Lynnerup also believes that this process could find other applications if the accuracy can be improved, in particular for analysing other types of cell in the body. ’This technique could, for example, be applied to cancer tissue,’ he said. ’Calculating the amount of carbon-14 in these tissues could perhaps tell us when the cancerous tissues formed.’

However, because the method depends on the increase in carbon-14 in the air after the 1950s, Lynnerup admits it does not work well on people born before then. 

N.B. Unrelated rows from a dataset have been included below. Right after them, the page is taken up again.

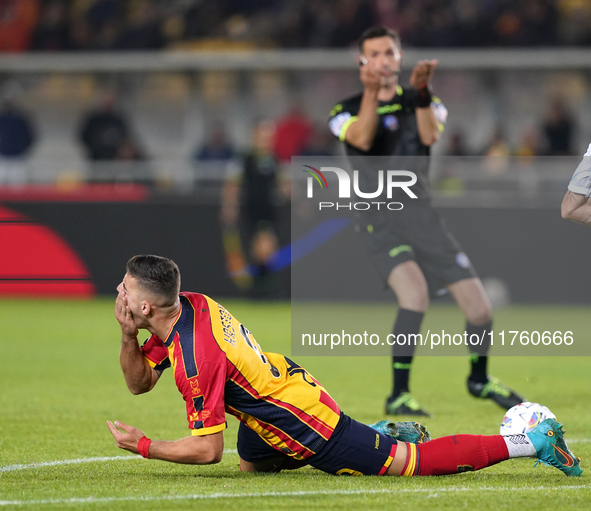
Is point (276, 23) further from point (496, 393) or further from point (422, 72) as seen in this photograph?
point (496, 393)

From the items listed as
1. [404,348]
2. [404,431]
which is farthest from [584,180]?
[404,348]

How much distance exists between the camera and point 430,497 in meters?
3.75

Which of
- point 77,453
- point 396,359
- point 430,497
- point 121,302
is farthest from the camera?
point 396,359

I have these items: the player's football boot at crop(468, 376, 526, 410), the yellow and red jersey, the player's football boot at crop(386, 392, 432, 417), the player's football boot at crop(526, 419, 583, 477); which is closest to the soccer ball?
the player's football boot at crop(526, 419, 583, 477)

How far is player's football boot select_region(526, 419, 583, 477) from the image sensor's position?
4.18 meters

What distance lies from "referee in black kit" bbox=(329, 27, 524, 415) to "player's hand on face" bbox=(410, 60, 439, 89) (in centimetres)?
12

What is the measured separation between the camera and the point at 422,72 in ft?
19.1

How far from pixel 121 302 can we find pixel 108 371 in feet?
14.3

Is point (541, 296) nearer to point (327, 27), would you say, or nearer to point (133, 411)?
point (327, 27)

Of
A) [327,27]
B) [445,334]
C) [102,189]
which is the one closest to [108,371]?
[445,334]

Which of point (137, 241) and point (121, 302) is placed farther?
point (137, 241)

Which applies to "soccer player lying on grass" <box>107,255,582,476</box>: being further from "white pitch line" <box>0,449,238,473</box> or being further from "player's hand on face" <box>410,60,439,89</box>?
"player's hand on face" <box>410,60,439,89</box>

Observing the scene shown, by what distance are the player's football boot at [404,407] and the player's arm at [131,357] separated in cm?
207

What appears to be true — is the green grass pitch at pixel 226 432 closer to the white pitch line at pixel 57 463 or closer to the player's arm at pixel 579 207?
the white pitch line at pixel 57 463
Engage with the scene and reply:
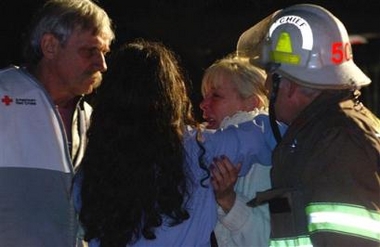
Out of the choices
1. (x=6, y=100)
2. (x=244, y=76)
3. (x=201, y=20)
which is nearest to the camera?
(x=6, y=100)

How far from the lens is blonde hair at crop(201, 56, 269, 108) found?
374 centimetres

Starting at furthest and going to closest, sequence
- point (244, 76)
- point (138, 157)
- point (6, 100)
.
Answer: point (244, 76)
point (6, 100)
point (138, 157)

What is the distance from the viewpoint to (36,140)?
3.35 metres

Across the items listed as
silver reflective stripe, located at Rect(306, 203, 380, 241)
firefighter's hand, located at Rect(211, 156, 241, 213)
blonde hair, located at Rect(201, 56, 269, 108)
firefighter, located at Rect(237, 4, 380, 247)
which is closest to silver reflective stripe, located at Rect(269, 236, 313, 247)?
firefighter, located at Rect(237, 4, 380, 247)

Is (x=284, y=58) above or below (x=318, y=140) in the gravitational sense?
above

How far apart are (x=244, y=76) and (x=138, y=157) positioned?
1028 millimetres

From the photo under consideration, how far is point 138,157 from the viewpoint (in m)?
2.88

Gordon Cook, an expert in radiocarbon dating at the University of Glasgow, notes that further improving the accuracy of this age prediction will be difficult. ’The precision lies in how well we understand when this carbon is laid down in relation to birth and how accurately we can measure tiny amounts of carbon-14,’ Cook told Chemistry World

Jonas Frisen at the Karolinska Institute in Sweden, is also unsure about the possible applications of this research. ’I am not sure whether there is any advantage of dating the lens compared to tooth enamel,’ he said. ’A clear disadvantage with the lens is that it only can be used up to 3 days post-mortem, but tooth enamel is far more resistant and there is no such limitation.’